With a wave of his hand, Liu erased the rest of those who had committed heinous acts while he had slept. All of them. By standing up, Liu flattened the remnants of the bunker and created a new crater in the ground where their sickening facilities had once stood. Though this act left Liu floating in the air, the young man’s power prevented him from falling. Another use of it filled the crater in, and a third caused nature to rapidly restore order to the devastated ground.
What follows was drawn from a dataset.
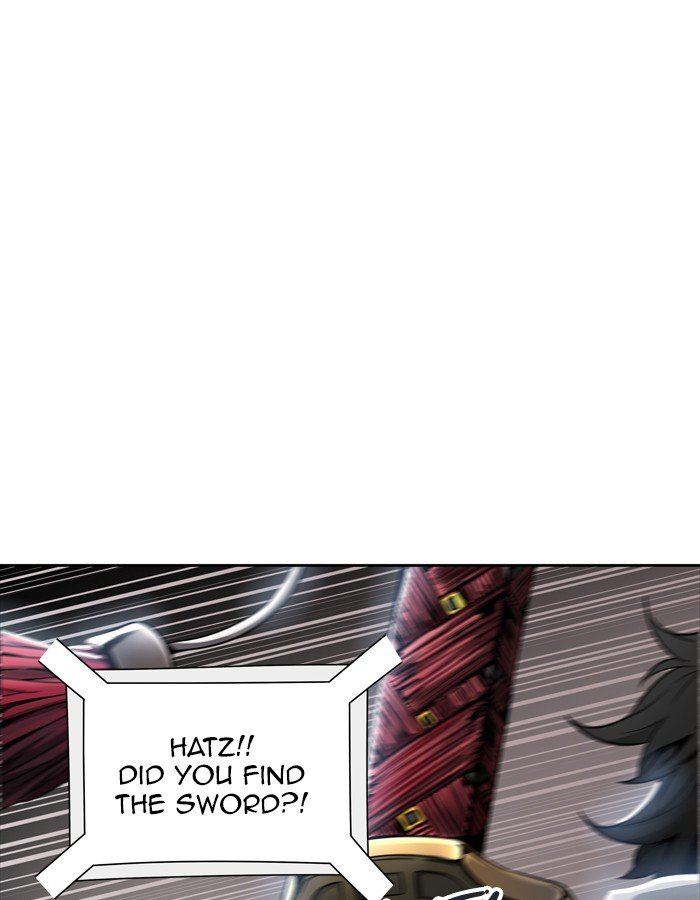 Page 71 of Chapter 458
Fields of flora regrew, berry-filled bushes sprang up, and blossoming trees emerged as if from nowhere.
Liu’s power was not inexhaustible however.
The young boy coughed up a mouthful of blood, and his vision blurred for the first time in weeks as he fell two stories to the ground. The landing was more relief than pain because for a moment, the cacophony inside his mind quieted. It would come back soon he knew, but for a time Liu simply lay there. He had overexerted himself just now, but it had been worth it. Some impressions you chose to make were worth the suffering that came after. Liu knew that now, though the young prodigy could not have said exactly how.
As his senses returned, Liu felt others rapidly approaching his position. They wanted to know what had happened. He could hear them discussing it. Feel their confusion and concern. Most were even on their way to help, and several had managed to spot him. Even as they rushed forward, he heard the questions they planned to ask him. Questions Liu could answer, if he were inclined to.
Doing is better than talking. His grandfather Kai had often told him, and the memory was as crystal clear as if he were experiencing it for the first time. Nothing is impossible to a willing mind, Liu.
Picking himself slowly and shakily off the ground, Liu steeled his nerves and his now-weakened body, and swore to honor his late grandfather’s wisdom. He would not waste time talking.
Doing is better than talking. Kai had instructed him. The Americans have a saying: “One picture is worth a thousand words.”. They say this because pictures are paintings of our actions, and to paint your own actions is to never need words to justify them to others. They will simply know the quality of who you are, rather than having to be told.
Swallowing the blood and bile in his oddly parched throat, Liu’s gaze firmed. Cold eyes tracked those who approached, and his stance steadied. Power flooded him once more, and under his firm will Liu’s body ceased its swaying.
Then, the young prodigy began to paint.